Generally, the immunostimulatory effects of natural polysaccharides are closely related to the structural characters, such as molecular mass, the content of uronic acids, branched chain length, and esterified degree [54]. In fact, the immunostimulatory effects of acidic polysaccharides are positively associated with their esterified degree and content of uronic acids [20]. Besides, several studies have suggested that natural polysaccharides with low molecular weights often exert strong immunostimulatory effects [55,56]. Collectively, results showed that the immunostimulatory effects of P-W and P-DM were similar, which might be caused by the combined effect of several chemical properties, including molecular weights, contents of uronic acids, and esterified degree. There might be a balance among the contributions of the degree of esterification, the content of uronic acids, and the molecular weight to the immunostimulatory effect.

4. Conclusions

Polysaccharides are considered major bioactive components in sweet tea leaves. However, the knowledge about the chemical structures and biological functions of polysaccharides from sweet tea leaves is still unclear, which limits its application in the functional food industry.

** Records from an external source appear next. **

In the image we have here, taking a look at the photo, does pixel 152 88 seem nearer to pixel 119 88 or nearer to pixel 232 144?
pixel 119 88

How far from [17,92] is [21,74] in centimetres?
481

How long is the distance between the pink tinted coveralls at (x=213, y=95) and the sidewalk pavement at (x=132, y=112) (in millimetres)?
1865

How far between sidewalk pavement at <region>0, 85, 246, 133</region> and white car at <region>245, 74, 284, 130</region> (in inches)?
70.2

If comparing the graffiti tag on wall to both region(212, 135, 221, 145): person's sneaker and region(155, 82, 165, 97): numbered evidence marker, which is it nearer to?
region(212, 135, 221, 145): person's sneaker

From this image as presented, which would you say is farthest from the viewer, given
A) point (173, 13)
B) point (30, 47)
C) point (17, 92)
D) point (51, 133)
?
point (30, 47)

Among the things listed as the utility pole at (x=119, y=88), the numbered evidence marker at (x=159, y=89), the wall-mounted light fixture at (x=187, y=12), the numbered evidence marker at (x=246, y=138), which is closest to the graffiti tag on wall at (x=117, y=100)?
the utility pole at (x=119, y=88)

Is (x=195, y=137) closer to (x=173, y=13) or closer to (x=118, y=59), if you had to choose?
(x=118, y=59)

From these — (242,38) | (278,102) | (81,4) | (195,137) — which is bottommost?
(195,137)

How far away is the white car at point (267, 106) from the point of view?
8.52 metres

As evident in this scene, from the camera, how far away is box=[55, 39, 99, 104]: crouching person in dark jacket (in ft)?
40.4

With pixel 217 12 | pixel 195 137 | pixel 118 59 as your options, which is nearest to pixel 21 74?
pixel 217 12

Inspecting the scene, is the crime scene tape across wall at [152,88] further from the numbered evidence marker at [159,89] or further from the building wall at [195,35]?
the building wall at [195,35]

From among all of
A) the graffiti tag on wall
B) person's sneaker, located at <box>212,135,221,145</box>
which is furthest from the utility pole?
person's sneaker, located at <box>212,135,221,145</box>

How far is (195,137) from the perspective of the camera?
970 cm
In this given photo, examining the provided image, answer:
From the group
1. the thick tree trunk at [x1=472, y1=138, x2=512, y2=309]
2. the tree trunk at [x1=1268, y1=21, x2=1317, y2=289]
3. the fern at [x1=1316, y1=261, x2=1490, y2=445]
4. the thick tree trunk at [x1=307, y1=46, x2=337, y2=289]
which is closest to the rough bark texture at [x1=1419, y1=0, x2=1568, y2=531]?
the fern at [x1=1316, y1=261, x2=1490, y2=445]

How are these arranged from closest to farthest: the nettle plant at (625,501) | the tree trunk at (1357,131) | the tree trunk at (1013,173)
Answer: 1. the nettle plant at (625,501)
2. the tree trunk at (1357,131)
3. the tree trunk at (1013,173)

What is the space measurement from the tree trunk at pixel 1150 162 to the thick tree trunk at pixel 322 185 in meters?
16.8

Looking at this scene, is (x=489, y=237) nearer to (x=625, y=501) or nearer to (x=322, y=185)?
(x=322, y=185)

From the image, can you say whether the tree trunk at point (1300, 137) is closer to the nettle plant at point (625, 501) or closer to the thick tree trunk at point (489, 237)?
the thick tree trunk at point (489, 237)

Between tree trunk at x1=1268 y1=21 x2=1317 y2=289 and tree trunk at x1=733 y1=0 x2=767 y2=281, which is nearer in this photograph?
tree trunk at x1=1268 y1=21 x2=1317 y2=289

Therefore, in order to explore and promote the application of sweet tea polysaccharides in the functional food industry, the microwave-assisted deep eutectic solvent extraction of polysaccharides from sweet tea leaves was firstly optimized, and the structural properties and biological functions of sweet tea polysaccharides prepared by MDAE (P-DM) were investigated and compared with that of hot water extraction (P-W). The maximum extraction yield (4.16% ± 0.09%) of P-DM extracted by MDAE was obtained. Compare with hot water extraction, the optimized MDAE method possessed a higher extraction yield but a much shorter extraction time. Additionally, the MDAE method did not change the primary chemical structure of sweet tea polysaccharides. In fact, similar constituent monosaccharides were found in P-DM and P-W, and a larger amount of HG and AG might exist in both P-W and P-DM. Furthermore, P-DM exhibited higher in vitro antioxidant, anti-diabetic, antiglycation, and prebiotic effects than those of P-W, which might be closely associated with its lower molecular mass, higher content of free uronic acids, and higher content of conjugated polyphenols. Collectively, the findings indicate that the MDAE can be an efficient method for the preparation of polysaccharides with high bioactivities from sweet tea leaves, which are also helpful for good understanding of the potential structure–function relationship of sweet tea polysaccharide. Indeed, P-DM has good potential to be developed as functional food ingredients in the food industry, such as natural antioxidants, natural inhibitors against α-glucosidase, and natural prebiotics.

Author Contributions

Conceptualization, D.-T.W., R.-Y.G. and L.Z.; Methodology, D.-T.W. and M.-X.F.; Validation, D.-T.W., M.-X.F. and H.G.; Formal analysis, D.-T.W., R.-Y.G., L.Z., M.-X.F. and X.-Q.Z.; Investigation, D.-T.W., M.-X.F. and H.G.; Data curation, D.-T.W., R.-Y.G. and L.Z.; Resources, X.-Q.Z. and Y.-C.H.; Software, X.-Q.Z. and Y.-C.H.; Writing—original draft preparation, D.-T.W. and M.-X.F.; Writing—review and editing, Y.-C.H., D.-T.W., R.-Y.G. and L.Z.; Supervision, R.-Y.G. and L.Z.; Project administration, L.Z.; Funding acquisition, D.-T.W. and R.-Y.G. All authors have read and agreed to the published version of the manuscript.

Funding

This research was funded by the Open Research Project Programme of the State Key Laboratory of Quality Research in Chinese Medicine, University of Macau (No. SKL-QRCM-OP21001), and the National Natural Science Foundation of China (No. 31901690), the Local Financial Funds of the National Agricultural Science and Technology Center, Chengdu (No. NASC2020KR02), and the Scientific Research Foundation of Chengdu University (2081921047).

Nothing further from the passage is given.